The crypto firm lets merchants accept payments for as little as a penny, making micropayments more accessible and practical. Moreover, as pointed out by FedNow, users' credentials are not shared with the merchants using Dropp.
Launched in July, FedNow is a new instant payment service developed by the Federal Reserve that allows financial institutions of all sizes across to provide safe and efficient instant payment services.
“Dropp makes it possible for digital merchants to offer goods and services at a granular level that has not been possible affordably because of the cost of credit card transaction fees," reads the project’s description on FedNow's website. "Dropp opens up a digital economy of micro-purchases.”
While the inclusion of Dropp in the FedNow Service Provider Showcase list may suggest a growing interest in distributed ledger technology by the Fed, the U.S. central bank wrote in the footnotes that the materials presented on the showcase website are meant for informational purposes and that the inclusion of providers does not imply any recommendation or endorsement.
This didn’t stop HBAR, the native token of Hedera Hashgraph, from soaring 16% over the day to hit a four-month high of $0.0659 earlier on Monday though, before backtracking to $0.0655 by press time, data from CoinGecko shows.
Dropp representatives didn’t immediately reply to Decrypt’s request for comment.
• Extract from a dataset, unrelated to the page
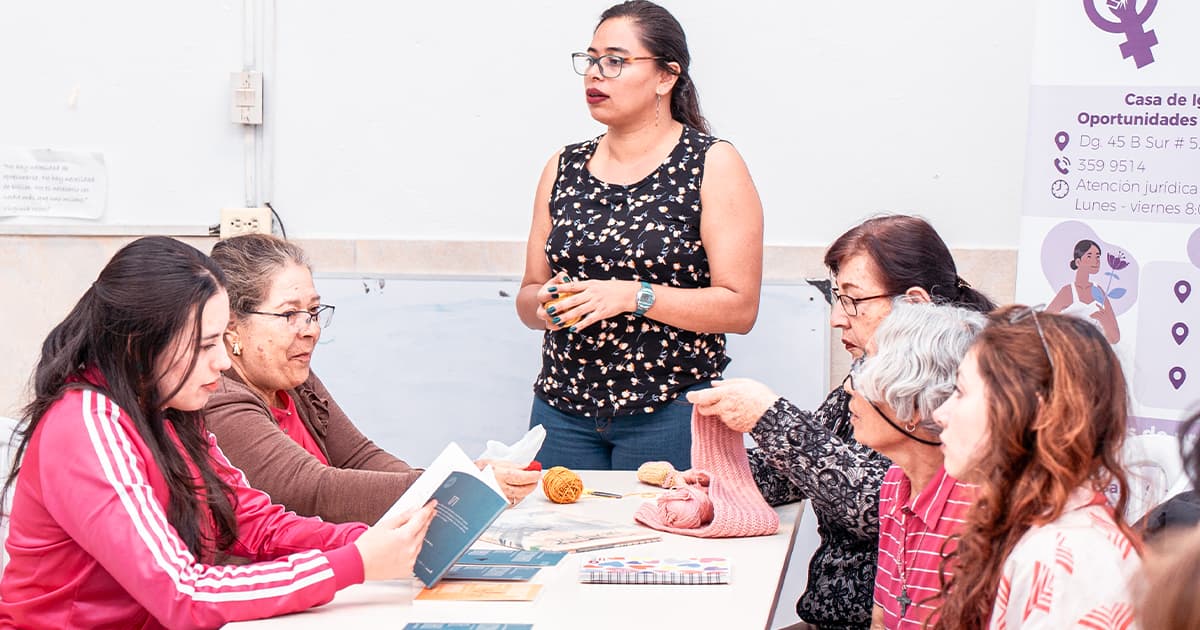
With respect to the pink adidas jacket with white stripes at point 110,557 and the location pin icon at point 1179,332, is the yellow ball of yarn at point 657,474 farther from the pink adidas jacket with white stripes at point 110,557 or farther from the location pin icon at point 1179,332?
the location pin icon at point 1179,332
FedNow isn't a consumer-facing service. Instead, banks and financial institutions can build services and products atop the service.
The FedNow service has already seen its share of criticism.
Custodia Bank CEO Caitlin Long accused the Fed of not complying with the law after she spotted that the Amsterdam-based company Adyen, one of the 35 banks and credit unions with access to the new service, has received its federal master account in July 2020—a year before it was approved to establish a branch in the U.S.
According to Long, the inclusion of the European private company fails to fulfill the Federal Reserve’s requirements to become a payment provider in the U.S.